Supplied passage Start Marker

Often, when intended parents consider in vitro fertilization and surrogacy, they wonder, “Can you choose the gender of your baby?”
With celebrities like Chrissy Teigen and John Legend openly speaking about their own gender selection of their daughter, the question of choosing a boy or girl through the IVF process has historically been a bit ethically complicated. Medically, however, the answer is straightforward — those pursuing IVF can choose the gender of their baby.
Those pursuing in vitro fertilization will learn that there are many steps to this medical process, especially if it will be followed up with a surrogate pregnancy, and how to choose your baby’s gender as a part of this is equally as complicated.
In short, the IVF process itself doesn’t automatically allow for the creation of an embryo of a certain gender, so to say, but rather lends itself to gender selection before the embryo is transferred.
Why Gender “Selection” Isn’t What You Think
While intended parents may theoretically have the ability to “choose” the gender of their baby with IVF, the selection is a bit more complicated than just telling their doctor “boy” or “girl.”
Before an embryo can be cleared for transfer into a uterus (whether that’s an intended mother’s or a surrogate’s), most fertility clinics will complete preimplantation genetic screening. This screening takes a detailed look at an embryo’s chromosomal makeup to determine whether it is healthy enough for transfer and in-utero development. As part of this screening, medical professionals are also able to identify the sex of the embryo.
Intended parents should not prioritize the sex of an embryo in choosing an embryo to implant. Instead, a fertility professional will examine the results of the screening to determine which embryos appear to be the healthiest. From there, intended parents may be able to choose gender of their baby if they have two equally healthy embryos of different sexes.
The likelihood of this happening can be small; one doctor estimates that only about 15 to 20 percent of IVF cases result in equally healthy embryos of each sex. Of these, only about half of intended parents choose a specific gender.
Keep in mind: Most fertility doctors will encourage intended parents to transfer the embryo(s) of higher quality, regardless of its sex.
Ethical Considerations of Choosing the Gender of Your Baby
Being able to choose the gender of your baby, while only available to those who complete the IVF process, is more common than it used to be. In response, choosing baby genders has become a hot-button topic for many people.
However, even in these situations, gender selection is more a matter of personal preference than discrimination against one sex or the other. For example, intended parents who select a certain gender most often do so to bring a sense of balance to an existing family — like if they already have a boy and want a girl, or vice versa.
Some critics do argue about the “slippery slope” of choosing sex during the IVF process, claiming it will lead to genetic modification and other “unnatural” changes to the reproduction process. Unfortunately, there have always been critics of any medically assisted pregnancy — and these critics often offer the same arguments.
In response to this, it’s important to remember that embryo health and safety is the most important factor in selecting a viable embryo. Doctors will always encourage intended parents to do what is the most likely to result in a successful implantation, which usually involves choosing the healthier embryo (no matter which sex) and refraining from additional medical procedures that could make it more vulnerable to miscarriage.
If you are interested in whether it is possible to choose baby gender in your IVF process, discuss the topic with your doctor. They may or may not allow for sex selection when transferring embryos. If they do, they can explain what their specific requirements are for a healthy embryo and to what degree your own preferences will make a difference.

Supplied passage End Marker
Stored data Start Marker

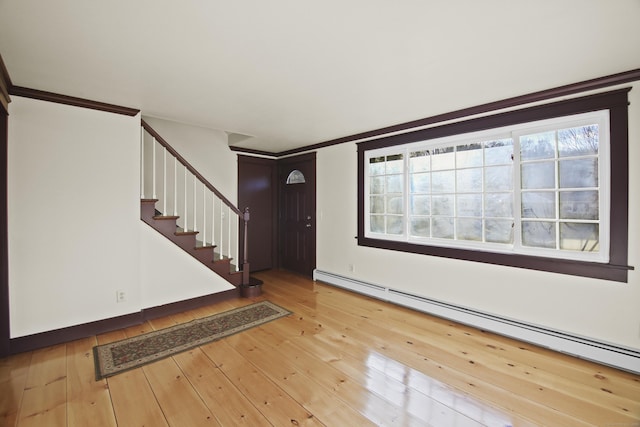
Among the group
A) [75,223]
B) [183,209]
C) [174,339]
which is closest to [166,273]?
[174,339]

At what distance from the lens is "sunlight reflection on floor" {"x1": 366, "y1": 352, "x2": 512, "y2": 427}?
1754mm

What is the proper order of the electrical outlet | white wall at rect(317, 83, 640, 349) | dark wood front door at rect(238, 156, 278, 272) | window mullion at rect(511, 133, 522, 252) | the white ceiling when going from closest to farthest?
the white ceiling < white wall at rect(317, 83, 640, 349) < window mullion at rect(511, 133, 522, 252) < the electrical outlet < dark wood front door at rect(238, 156, 278, 272)

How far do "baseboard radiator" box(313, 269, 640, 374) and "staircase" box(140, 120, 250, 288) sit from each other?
6.86 ft

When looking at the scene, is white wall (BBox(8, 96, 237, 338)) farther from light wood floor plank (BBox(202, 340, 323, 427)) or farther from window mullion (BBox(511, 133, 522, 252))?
window mullion (BBox(511, 133, 522, 252))

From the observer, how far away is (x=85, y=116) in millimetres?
2865

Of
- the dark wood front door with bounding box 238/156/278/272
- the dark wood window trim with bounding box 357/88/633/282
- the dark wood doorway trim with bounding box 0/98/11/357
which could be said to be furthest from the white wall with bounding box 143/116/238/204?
the dark wood window trim with bounding box 357/88/633/282

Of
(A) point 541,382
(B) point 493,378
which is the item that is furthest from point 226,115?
(A) point 541,382

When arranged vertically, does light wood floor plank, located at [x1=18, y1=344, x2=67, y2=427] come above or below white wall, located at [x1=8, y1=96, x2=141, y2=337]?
below

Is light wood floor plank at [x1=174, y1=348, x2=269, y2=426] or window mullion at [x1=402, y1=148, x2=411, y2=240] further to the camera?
window mullion at [x1=402, y1=148, x2=411, y2=240]

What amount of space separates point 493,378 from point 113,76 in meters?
3.88

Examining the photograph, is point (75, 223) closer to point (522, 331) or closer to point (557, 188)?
point (522, 331)

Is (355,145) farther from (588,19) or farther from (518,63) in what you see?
(588,19)

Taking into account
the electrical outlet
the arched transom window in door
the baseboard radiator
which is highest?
the arched transom window in door

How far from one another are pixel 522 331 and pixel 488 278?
1.81 feet
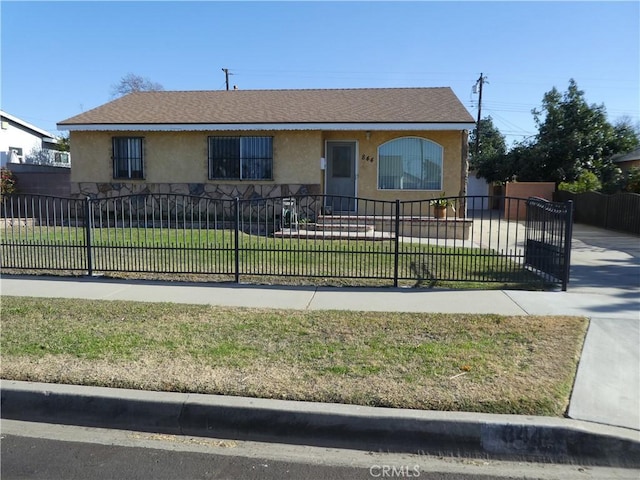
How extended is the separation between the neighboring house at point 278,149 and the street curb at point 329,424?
42.2 ft

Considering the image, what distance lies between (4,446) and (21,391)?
0.63m

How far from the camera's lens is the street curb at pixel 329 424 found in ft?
12.3

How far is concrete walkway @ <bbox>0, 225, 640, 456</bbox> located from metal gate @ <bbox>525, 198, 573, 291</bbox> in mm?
459

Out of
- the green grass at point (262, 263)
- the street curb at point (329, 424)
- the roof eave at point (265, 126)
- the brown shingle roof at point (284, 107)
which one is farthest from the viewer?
the brown shingle roof at point (284, 107)

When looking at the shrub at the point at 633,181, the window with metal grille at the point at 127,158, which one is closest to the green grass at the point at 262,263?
the window with metal grille at the point at 127,158

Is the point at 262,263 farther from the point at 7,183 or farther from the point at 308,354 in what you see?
the point at 7,183

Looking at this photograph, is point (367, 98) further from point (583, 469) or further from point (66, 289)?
point (583, 469)

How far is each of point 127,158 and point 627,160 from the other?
23361 mm

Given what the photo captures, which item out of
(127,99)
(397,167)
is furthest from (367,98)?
(127,99)

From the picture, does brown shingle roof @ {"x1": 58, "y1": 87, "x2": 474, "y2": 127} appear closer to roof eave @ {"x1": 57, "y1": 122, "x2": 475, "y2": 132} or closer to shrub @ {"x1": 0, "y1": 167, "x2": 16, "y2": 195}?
roof eave @ {"x1": 57, "y1": 122, "x2": 475, "y2": 132}

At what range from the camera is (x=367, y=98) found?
19016 millimetres

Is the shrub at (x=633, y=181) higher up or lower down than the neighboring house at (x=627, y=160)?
lower down

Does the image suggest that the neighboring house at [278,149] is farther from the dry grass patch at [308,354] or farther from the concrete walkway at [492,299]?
the dry grass patch at [308,354]

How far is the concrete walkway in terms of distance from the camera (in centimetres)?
497
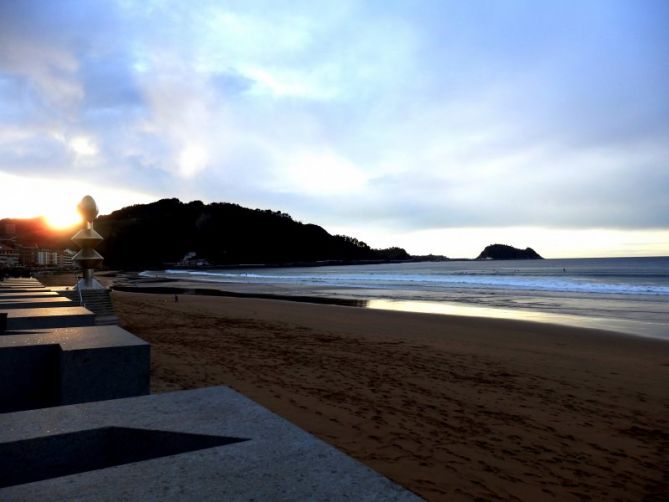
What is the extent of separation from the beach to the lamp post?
1.59m

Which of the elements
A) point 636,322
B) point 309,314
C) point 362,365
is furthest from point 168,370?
point 636,322

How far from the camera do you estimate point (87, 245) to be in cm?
1250

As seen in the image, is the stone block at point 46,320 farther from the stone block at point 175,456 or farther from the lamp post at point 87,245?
the lamp post at point 87,245

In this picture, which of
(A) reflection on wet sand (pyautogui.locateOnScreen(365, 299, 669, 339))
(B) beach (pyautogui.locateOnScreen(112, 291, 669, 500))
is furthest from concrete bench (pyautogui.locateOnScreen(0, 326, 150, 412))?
(A) reflection on wet sand (pyautogui.locateOnScreen(365, 299, 669, 339))

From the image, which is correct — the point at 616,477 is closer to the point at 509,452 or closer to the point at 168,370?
the point at 509,452

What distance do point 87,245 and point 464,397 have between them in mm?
10861

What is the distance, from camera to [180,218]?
173500 millimetres

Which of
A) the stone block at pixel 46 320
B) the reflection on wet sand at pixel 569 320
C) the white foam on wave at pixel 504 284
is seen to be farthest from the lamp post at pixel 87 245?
the white foam on wave at pixel 504 284

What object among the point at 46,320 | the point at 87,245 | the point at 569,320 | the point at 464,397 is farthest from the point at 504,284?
the point at 46,320

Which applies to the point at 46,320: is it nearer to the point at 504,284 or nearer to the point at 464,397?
the point at 464,397

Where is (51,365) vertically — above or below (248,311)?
above

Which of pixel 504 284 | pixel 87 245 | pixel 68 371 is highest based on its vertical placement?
pixel 87 245

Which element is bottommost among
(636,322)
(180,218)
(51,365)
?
(636,322)

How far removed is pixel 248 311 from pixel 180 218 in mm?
165501
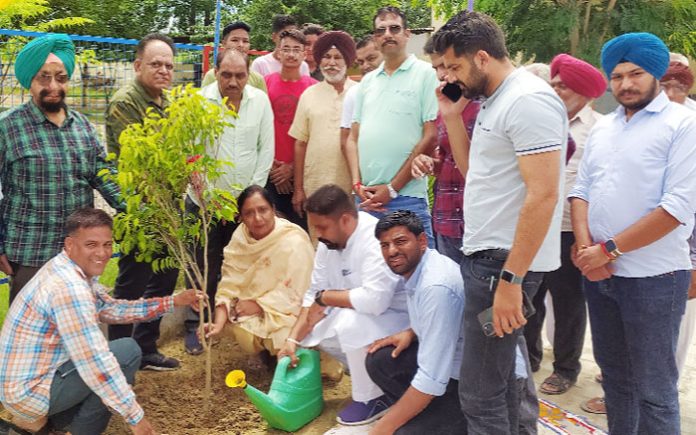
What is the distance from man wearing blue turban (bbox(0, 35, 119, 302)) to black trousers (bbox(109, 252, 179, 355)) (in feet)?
1.83

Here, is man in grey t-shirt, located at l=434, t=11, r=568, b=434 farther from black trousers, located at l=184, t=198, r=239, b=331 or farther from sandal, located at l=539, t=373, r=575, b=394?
black trousers, located at l=184, t=198, r=239, b=331

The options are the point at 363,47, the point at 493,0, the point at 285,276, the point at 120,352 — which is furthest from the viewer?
the point at 493,0

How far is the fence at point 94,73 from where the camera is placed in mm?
5723

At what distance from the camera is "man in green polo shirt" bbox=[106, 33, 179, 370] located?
4.40 meters

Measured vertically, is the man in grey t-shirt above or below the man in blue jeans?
above

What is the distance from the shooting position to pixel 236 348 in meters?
5.04

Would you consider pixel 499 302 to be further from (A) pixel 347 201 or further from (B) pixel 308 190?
(B) pixel 308 190

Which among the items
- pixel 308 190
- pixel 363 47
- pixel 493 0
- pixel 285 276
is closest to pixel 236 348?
pixel 285 276

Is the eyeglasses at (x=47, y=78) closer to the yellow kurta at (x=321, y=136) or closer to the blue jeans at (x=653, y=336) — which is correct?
the yellow kurta at (x=321, y=136)

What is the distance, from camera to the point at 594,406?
4.23m

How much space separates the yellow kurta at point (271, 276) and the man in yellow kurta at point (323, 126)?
0.64m

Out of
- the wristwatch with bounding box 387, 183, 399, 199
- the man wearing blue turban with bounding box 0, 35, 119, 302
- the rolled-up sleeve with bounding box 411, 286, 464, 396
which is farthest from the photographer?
the wristwatch with bounding box 387, 183, 399, 199

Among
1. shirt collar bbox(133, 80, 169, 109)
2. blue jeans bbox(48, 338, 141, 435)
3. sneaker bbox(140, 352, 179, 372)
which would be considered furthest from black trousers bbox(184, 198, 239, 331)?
blue jeans bbox(48, 338, 141, 435)

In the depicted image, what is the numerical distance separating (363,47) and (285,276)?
2.13 m
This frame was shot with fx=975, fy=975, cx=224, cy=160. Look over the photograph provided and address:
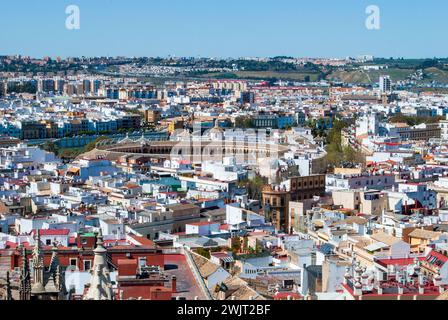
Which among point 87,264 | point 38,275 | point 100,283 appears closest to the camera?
point 100,283

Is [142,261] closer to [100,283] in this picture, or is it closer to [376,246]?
[376,246]

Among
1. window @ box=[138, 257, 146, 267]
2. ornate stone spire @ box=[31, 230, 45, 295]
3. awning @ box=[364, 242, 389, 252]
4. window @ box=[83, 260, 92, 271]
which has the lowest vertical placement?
awning @ box=[364, 242, 389, 252]

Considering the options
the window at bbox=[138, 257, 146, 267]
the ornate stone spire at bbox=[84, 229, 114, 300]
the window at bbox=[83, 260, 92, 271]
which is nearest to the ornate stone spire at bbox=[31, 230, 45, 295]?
the ornate stone spire at bbox=[84, 229, 114, 300]

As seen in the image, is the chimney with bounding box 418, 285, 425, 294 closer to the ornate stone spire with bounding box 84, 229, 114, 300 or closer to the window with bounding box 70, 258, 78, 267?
the window with bounding box 70, 258, 78, 267

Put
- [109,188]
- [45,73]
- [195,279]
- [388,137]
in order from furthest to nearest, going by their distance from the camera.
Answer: [45,73] → [388,137] → [109,188] → [195,279]

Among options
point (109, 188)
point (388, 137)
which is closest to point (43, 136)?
point (388, 137)

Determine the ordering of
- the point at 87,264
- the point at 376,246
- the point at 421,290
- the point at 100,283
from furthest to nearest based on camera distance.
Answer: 1. the point at 376,246
2. the point at 87,264
3. the point at 421,290
4. the point at 100,283

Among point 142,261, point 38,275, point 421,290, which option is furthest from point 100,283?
point 421,290

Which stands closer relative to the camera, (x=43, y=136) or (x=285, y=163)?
(x=285, y=163)

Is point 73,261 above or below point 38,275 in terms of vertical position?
below

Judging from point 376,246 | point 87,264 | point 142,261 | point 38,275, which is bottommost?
point 376,246

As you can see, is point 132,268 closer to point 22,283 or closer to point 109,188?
point 22,283
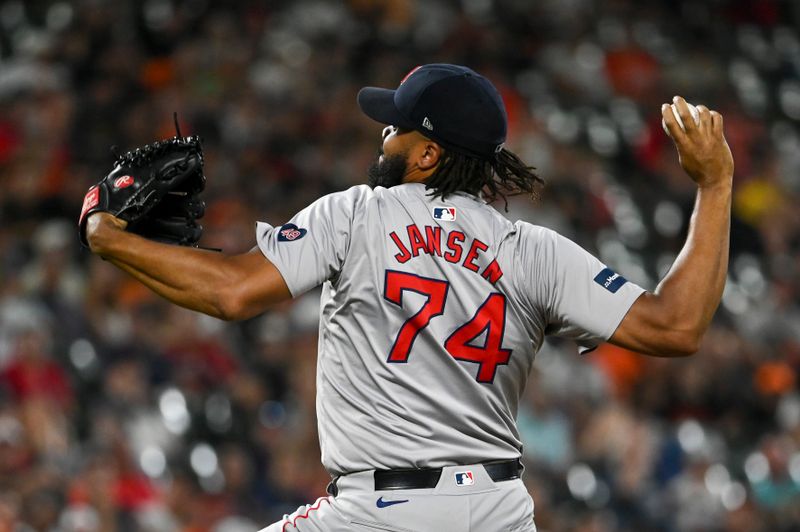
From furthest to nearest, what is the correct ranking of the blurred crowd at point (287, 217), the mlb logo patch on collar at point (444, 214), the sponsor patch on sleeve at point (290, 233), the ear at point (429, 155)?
the blurred crowd at point (287, 217)
the ear at point (429, 155)
the mlb logo patch on collar at point (444, 214)
the sponsor patch on sleeve at point (290, 233)

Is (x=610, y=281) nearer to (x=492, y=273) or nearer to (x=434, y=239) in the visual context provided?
(x=492, y=273)

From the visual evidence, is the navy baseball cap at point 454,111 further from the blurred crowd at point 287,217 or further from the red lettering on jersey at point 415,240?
the blurred crowd at point 287,217

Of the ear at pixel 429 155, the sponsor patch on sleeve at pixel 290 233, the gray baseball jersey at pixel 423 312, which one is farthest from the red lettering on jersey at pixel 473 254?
the sponsor patch on sleeve at pixel 290 233

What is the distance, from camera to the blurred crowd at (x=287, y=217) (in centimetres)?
673

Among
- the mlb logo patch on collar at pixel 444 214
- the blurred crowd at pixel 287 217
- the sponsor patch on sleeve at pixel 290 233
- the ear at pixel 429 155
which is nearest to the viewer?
the sponsor patch on sleeve at pixel 290 233

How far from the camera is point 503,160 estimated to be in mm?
2988

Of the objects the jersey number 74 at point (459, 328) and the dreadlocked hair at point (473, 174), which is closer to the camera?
the jersey number 74 at point (459, 328)

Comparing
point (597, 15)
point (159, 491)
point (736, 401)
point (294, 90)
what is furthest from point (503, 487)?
point (597, 15)

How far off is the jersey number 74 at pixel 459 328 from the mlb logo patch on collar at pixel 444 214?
0.16 m

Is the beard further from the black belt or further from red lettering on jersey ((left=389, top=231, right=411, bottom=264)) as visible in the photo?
the black belt

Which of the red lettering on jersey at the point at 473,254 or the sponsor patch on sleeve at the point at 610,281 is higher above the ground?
the red lettering on jersey at the point at 473,254

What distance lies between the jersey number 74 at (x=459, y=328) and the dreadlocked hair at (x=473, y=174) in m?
0.24

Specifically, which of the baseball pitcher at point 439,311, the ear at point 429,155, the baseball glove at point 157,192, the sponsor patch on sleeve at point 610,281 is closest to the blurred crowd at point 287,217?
the baseball glove at point 157,192

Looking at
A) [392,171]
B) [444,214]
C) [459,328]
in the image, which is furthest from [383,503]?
[392,171]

Stored data End Marker

◆ **Activity**
Please extract, word for word, the stretch of the IVF gender selection article from "Those pursuing in" through "embryo is transferred.".

◆ **Reply to the exercise**
Those pursuing in vitro fertilization will learn that there are many steps to this medical process, especially if it will be followed up with a surrogate pregnancy, and how to choose your baby’s gender as a part of this is equally as complicated.
In short, the IVF process itself doesn’t automatically allow for the creation of an embryo of a certain gender, so to say, but rather lends itself to gender selection before the embryo is transferred.